*** Block opens ***

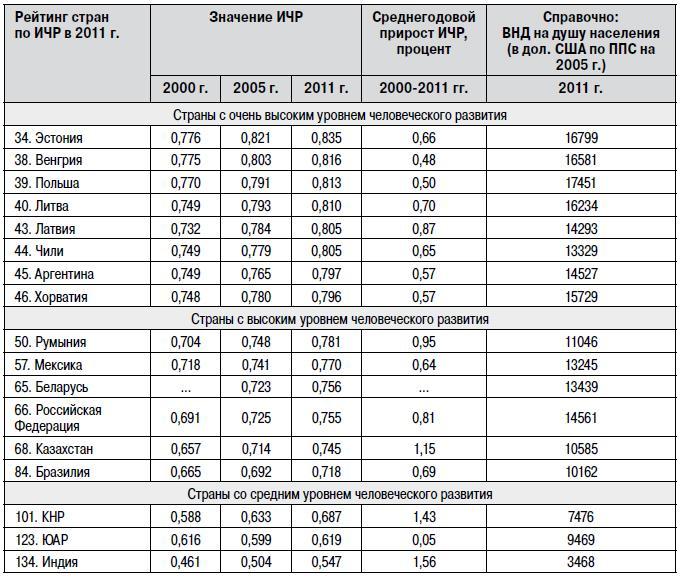 Список стран по индексу человеческого развития вики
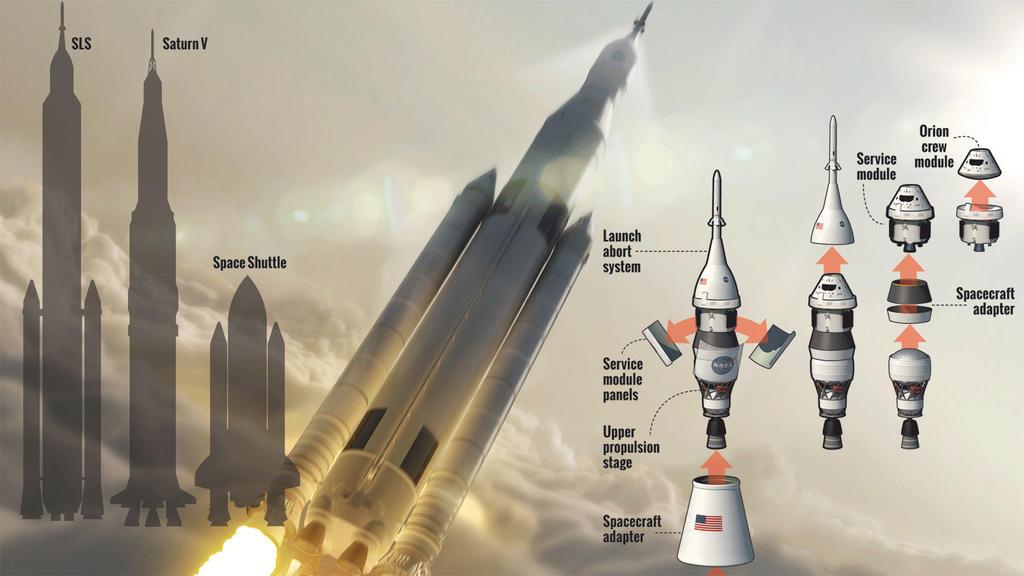 Projeto do Foguete SLS da NASA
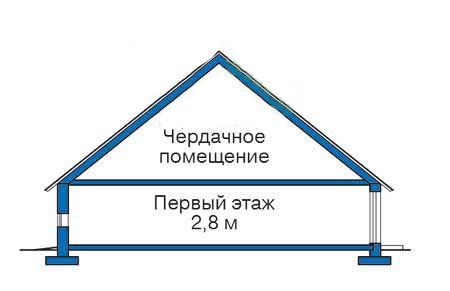 Баня 59м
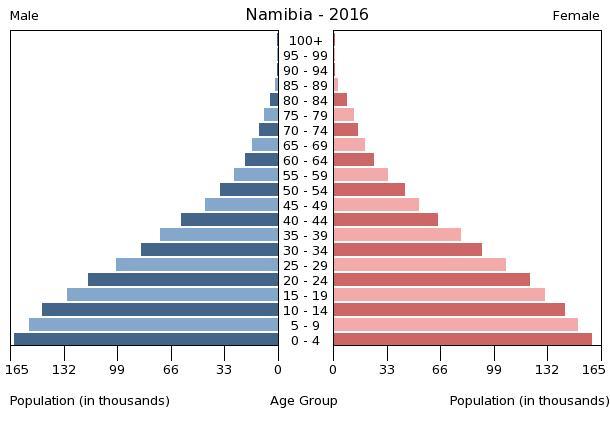 Bevölkerungspyramide Namibia 2016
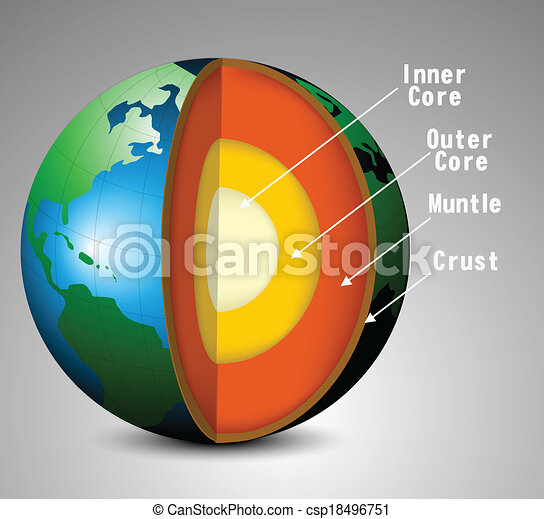 Estructura terrestre - csp18496751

*** Block closes ***

Copy out the records above in full, exactly as written, but not the pictures.

 Список стран по индексу человеческого развития вики
 Projeto do Foguete SLS da NASA
 Баня 59м
 Bevölkerungspyramide Namibia 2016
 Estructura terrestre - csp18496751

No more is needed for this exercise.